"Rocksdb" transactiondb Source analysis

Source: Internet
Author: User

Summary: ROCKSDB version: v5.13.4 1. Overview Thanks to the lsm-tree structure, rocksdb All writes are not update in-place, so the difficulty of supporting the transaction is relatively small, and the main principle is to use Writebatch to package the office with write operations in the memory cache. The Writebatch is then written at one time at commit, guaranteeing the atom, and also by sequence and key lock to resolve the conflict implementation isolation.

Rocksdb version: v5.13.4

    1. Overview
      Thanks to the lsm-tree structure, rocksdb All writes are not update in-place, so the difficulty of supporting the transaction is relatively small, and the main principle is to use Writebatch to package the office with write operations in the memory cache. The Writebatch is then written at one time at commit, guaranteeing the atom, and also by sequence and key lock to resolve the conflict implementation isolation.

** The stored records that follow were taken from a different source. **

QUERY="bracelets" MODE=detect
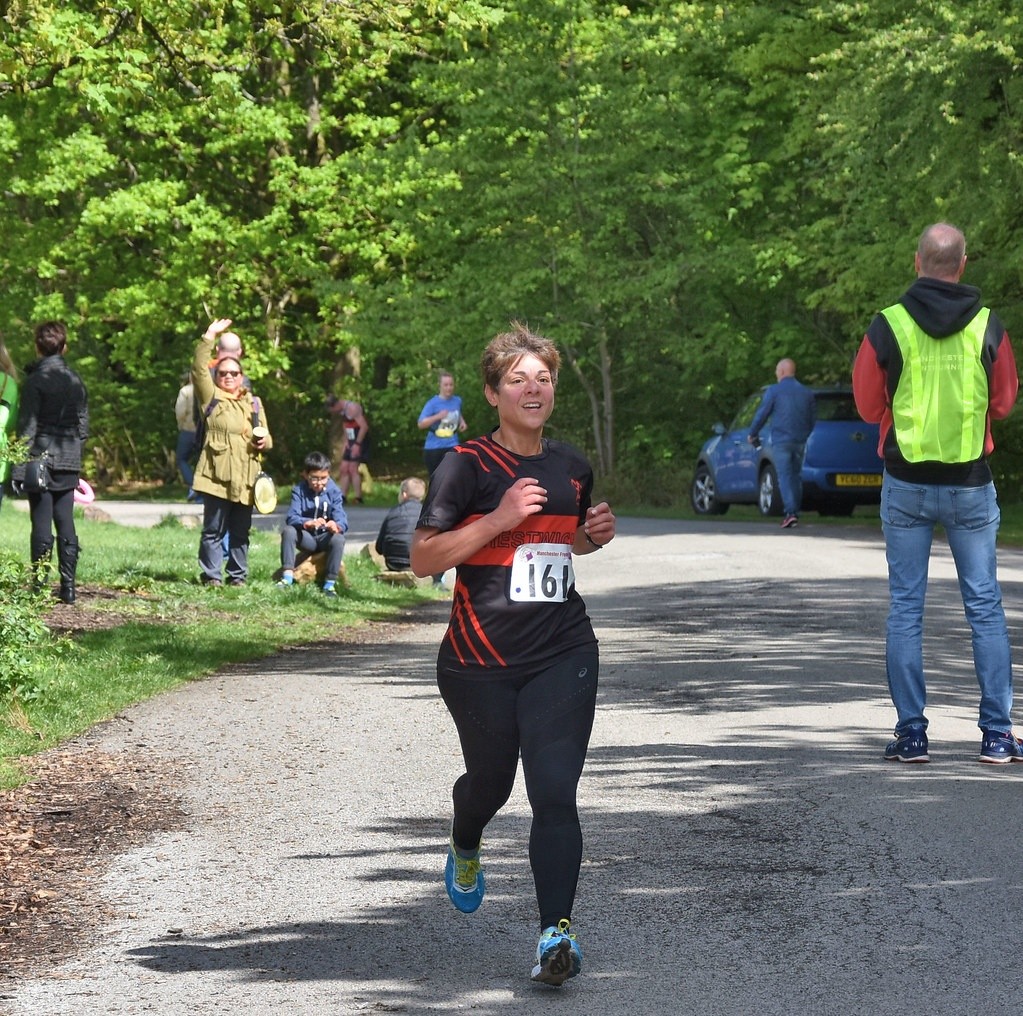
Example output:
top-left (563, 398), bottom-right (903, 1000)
top-left (586, 533), bottom-right (603, 550)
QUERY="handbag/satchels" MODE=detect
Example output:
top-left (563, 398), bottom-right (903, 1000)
top-left (24, 457), bottom-right (49, 493)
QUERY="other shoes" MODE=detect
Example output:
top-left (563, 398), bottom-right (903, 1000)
top-left (433, 582), bottom-right (450, 591)
top-left (185, 485), bottom-right (204, 503)
top-left (323, 579), bottom-right (337, 595)
top-left (277, 575), bottom-right (294, 586)
top-left (780, 511), bottom-right (801, 529)
top-left (205, 579), bottom-right (243, 590)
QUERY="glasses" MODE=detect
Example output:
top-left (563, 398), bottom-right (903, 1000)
top-left (218, 370), bottom-right (241, 377)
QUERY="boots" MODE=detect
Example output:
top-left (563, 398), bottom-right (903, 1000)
top-left (30, 532), bottom-right (55, 595)
top-left (55, 534), bottom-right (82, 604)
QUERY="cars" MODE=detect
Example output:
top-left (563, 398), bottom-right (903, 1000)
top-left (691, 381), bottom-right (884, 515)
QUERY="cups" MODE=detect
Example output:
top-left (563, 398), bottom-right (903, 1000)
top-left (251, 427), bottom-right (269, 448)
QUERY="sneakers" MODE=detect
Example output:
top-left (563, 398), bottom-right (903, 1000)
top-left (531, 917), bottom-right (583, 987)
top-left (980, 730), bottom-right (1023, 764)
top-left (444, 814), bottom-right (485, 915)
top-left (883, 718), bottom-right (931, 763)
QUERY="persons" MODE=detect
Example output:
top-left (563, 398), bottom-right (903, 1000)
top-left (275, 449), bottom-right (350, 600)
top-left (323, 394), bottom-right (370, 505)
top-left (10, 320), bottom-right (91, 605)
top-left (416, 371), bottom-right (467, 488)
top-left (174, 317), bottom-right (273, 588)
top-left (0, 329), bottom-right (19, 510)
top-left (747, 358), bottom-right (817, 528)
top-left (410, 317), bottom-right (618, 987)
top-left (375, 475), bottom-right (454, 593)
top-left (850, 221), bottom-right (1023, 764)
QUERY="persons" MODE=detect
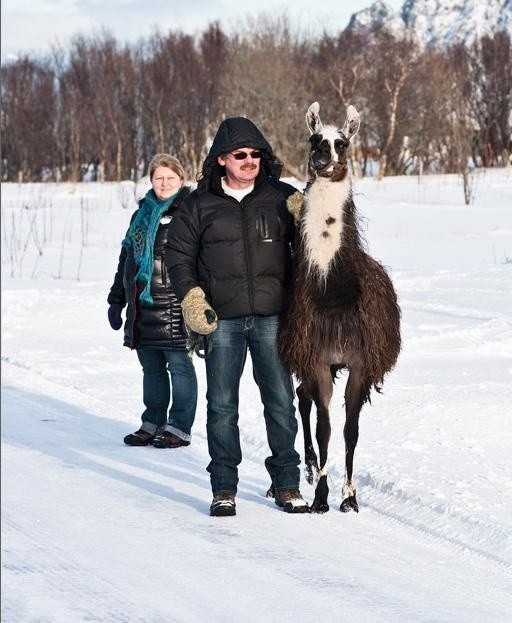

Rocksdb's transaction are divided into two categories: pessimistic and optimistic, similar to the difference between pessimistic and optimistic locks, Pessimistictransaction conflict detection and locking is done before each write operation in the transaction (after a commit is released), if the operation fails, the optimistictransaction does not lock, the conflict detection is done in the commit phase, Commit fails when a conflict is found.

The specific use of the actual scene to choose, if the concurrent transaction write operation key overlap is not high, then use optimistic more appropriate (to eliminate the extra lock operation in pessimistic)

    1. Usage
      Before introducing the implementation principle, let's look at the usage:

"1. Basic usage "

Options options;TransactionDBOptions txn_db_options;options.create_if_missing = true;TransactionDB* txn_db;// 打开DB(默认Pessimistic)Status s = TransactionDB::Open(options, txn_db_options, kDBPath, &txn_db);assert(s.ok());// 创建一个事务Transaction* txn = txn_db->BeginTransaction(write_options);assert(txn);// 事务txn读取一个keys = txn->Get(read_options, "abc", &value);assert(s.IsNotFound());// 事务txn写一个keys = txn->Put("abc", "def");assert(s.ok());// 通过TransactionDB::Get在事务外读取一个keys = txn_db->Get(read_options, "abc", &value);// 通过TrasactionDB::Put在事务外写一个key// 这里并不会有影响,因为写的不是"abc",不冲突// 如果是"abc"的话// 则Put会一直卡住直到超时或等待事务Commit(本例中会超时)s = txn_db->Put(write_options, "xyz", "zzz");s = txn->Commit();assert(s.ok());// 析构事务delete txn;delete txn_db;

Open a transaction through BeginTransaction, then call the put, get, and other interfaces for the transaction operation, and finally call commit to commit.

"2. Roll Back "

...// 事务txn写入abcs = txn->Put("abc", "def");assert(s.ok());// 设置回滚点txn->SetSavePoint();// 事务txn写入cbas = txn->Put("cba", "fed");assert(s.ok());// 回滚至回滚点s = txn->RollbackToSavePoint();// 提交,此时事务中不包含对cba的写入s = txn->Commit();assert(s.ok());...

"3. Getforupdate "

...// 事务txn读取abc并独占该key,确保不被外部事务再修改s = txn->GetForUpdate(read_options, “abc”, &value);assert(s.ok());// 通过TransactionDB::Put接口在事务外写abc// 不会成功s = txn_db->Put(write_options, “abc”, “value0”);s = txn->Commit();assert(s.ok());...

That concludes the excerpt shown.